To detect objects in a region of interest (ROI), radar antennas transmit pulses to illuminate the ROI, and receive reflected echoes for an imaging process. The received echoes can be approximated as a weighted sum of delayed versions of the transmitted pulses, with weights related to the reflectivities of the objects and delays related to the ranges of the objects relative to the antennas. Radar imaging is basically an inverse problem to solve for the weights and the delays given the transmitted pulses and the received echoes. When the locations of transmit and receive antennas are known, a simple delay-and-sum method can generate a well-resolved image of the ROI with a sufficient radar aperture size.
However, in radar applications, it is very common that the antenna locations are not known accurately due to environment interference or imprecise motion control of the radar platform. Although modern navigation systems such as Global Positioning System (GPS) can measure positions with high accuracy, the possible position errors are still beyond the requirement of high-resolution radar imaging.

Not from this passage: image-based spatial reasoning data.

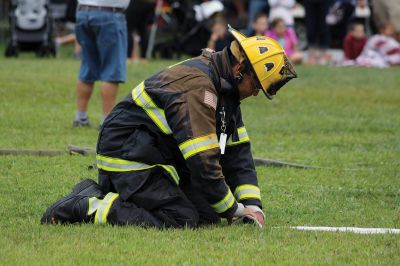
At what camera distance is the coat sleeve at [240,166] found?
6.17 metres

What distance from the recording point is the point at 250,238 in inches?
217

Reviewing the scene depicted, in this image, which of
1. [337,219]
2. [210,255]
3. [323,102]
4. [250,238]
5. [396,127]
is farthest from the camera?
[323,102]

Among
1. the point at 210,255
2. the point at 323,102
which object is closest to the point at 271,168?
the point at 210,255

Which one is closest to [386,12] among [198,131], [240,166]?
[240,166]

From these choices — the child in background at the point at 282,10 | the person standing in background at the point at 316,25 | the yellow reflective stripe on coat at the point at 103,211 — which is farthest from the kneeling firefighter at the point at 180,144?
the child in background at the point at 282,10

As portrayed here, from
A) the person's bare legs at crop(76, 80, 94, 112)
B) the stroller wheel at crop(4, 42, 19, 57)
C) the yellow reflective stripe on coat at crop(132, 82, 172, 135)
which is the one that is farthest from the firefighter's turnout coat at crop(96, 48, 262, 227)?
the stroller wheel at crop(4, 42, 19, 57)

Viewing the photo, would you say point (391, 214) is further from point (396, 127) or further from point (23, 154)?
point (396, 127)

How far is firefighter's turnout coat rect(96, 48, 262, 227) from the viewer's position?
5.58 metres

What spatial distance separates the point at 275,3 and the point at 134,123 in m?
14.9

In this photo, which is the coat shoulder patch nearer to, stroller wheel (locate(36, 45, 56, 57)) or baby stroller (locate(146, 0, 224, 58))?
stroller wheel (locate(36, 45, 56, 57))

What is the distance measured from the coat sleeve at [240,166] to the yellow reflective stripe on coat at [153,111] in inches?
20.8

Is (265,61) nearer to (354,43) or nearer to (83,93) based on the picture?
(83,93)

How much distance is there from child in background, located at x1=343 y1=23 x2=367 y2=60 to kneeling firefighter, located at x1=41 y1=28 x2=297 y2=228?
14359mm

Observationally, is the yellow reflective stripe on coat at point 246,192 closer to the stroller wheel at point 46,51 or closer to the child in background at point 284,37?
the child in background at point 284,37
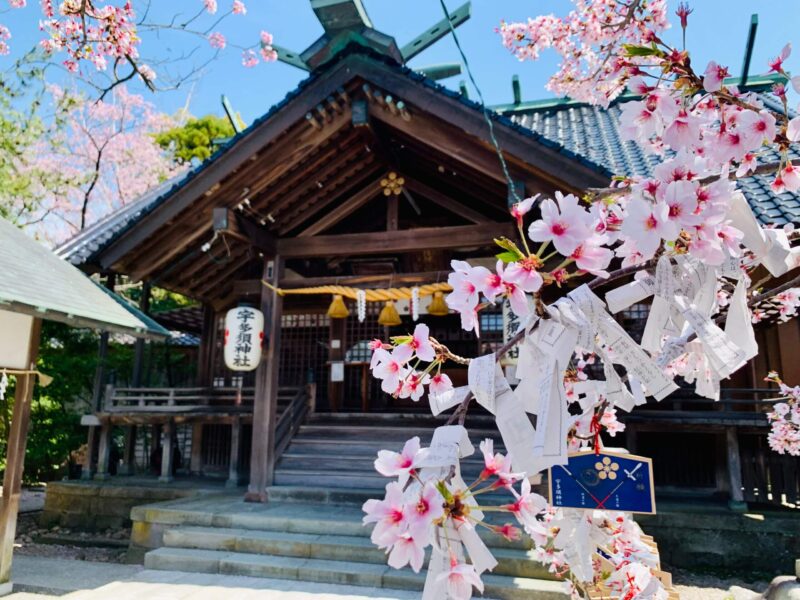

For example, for vehicle mounted mono-static radar systems, as the vehicle is moving along some predesigned trajectory, position perturbations can be introduced due to non-smooth road surface or varying driving velocity. These position perturbations can be as large as several times the wavelength of the radar center frequency. In such situation, the virtual radar array is no longer uniform and the position errors need to be compensated in the imaging process. Otherwise, the objects to be detected are not focused, or even unresolvable when the position perturbations are greater than the wavelength of the central frequency. Therefore, it is desirable to perform autofocus imaging to achieve a well focused radar image especially when the antenna perturbations are relatively large.
Autofocus (AF) is a challenging problem in radar imaging as well as other array imaging applications using different sensor modalities. The existing AF methods can be roughly grouped into two categories. One is based on phase compensation, the other is based on position or motion compensation.
Phase-compensation based AF methods compensate data phases in terms of different merits, such as minimum entropy or least squares to generate a well-focused image. Phase-compensation based methods generally work well in compensating environment-induced phase distortion. However, for antenna position-induced phase error, which changes from object to object, simple phase-compensation cannot generate well focused image. In particular, when the area size of imaging domain increases, phase compensation methods can focus well at a particular area, but de-focus at other areas. Motion compensation based methods, on the other hand, seek to compensate for the position such that different position-induced phase errors can be corrected. However, it is difficult to achieve a global optimal solution in estimating antenna positions for AF imaging.
Compressive sensing (CS) based AF methods can concurrently perform AF imaging and compensate position errors by imposing sparsity of the image to be reconstructed. Because the position error is unknown, CS-based AF methods model the imaging problem as an optimization problem with a perturbed projection matrix. The corresponding optimal solution, however, is with error bound related to the position error. A global optimal solution is only achievable when the position error is much smaller than the wavelength, and with a good initialization. When the position errors are in the order of several wavelengths, those methods cannot converge to a focused image.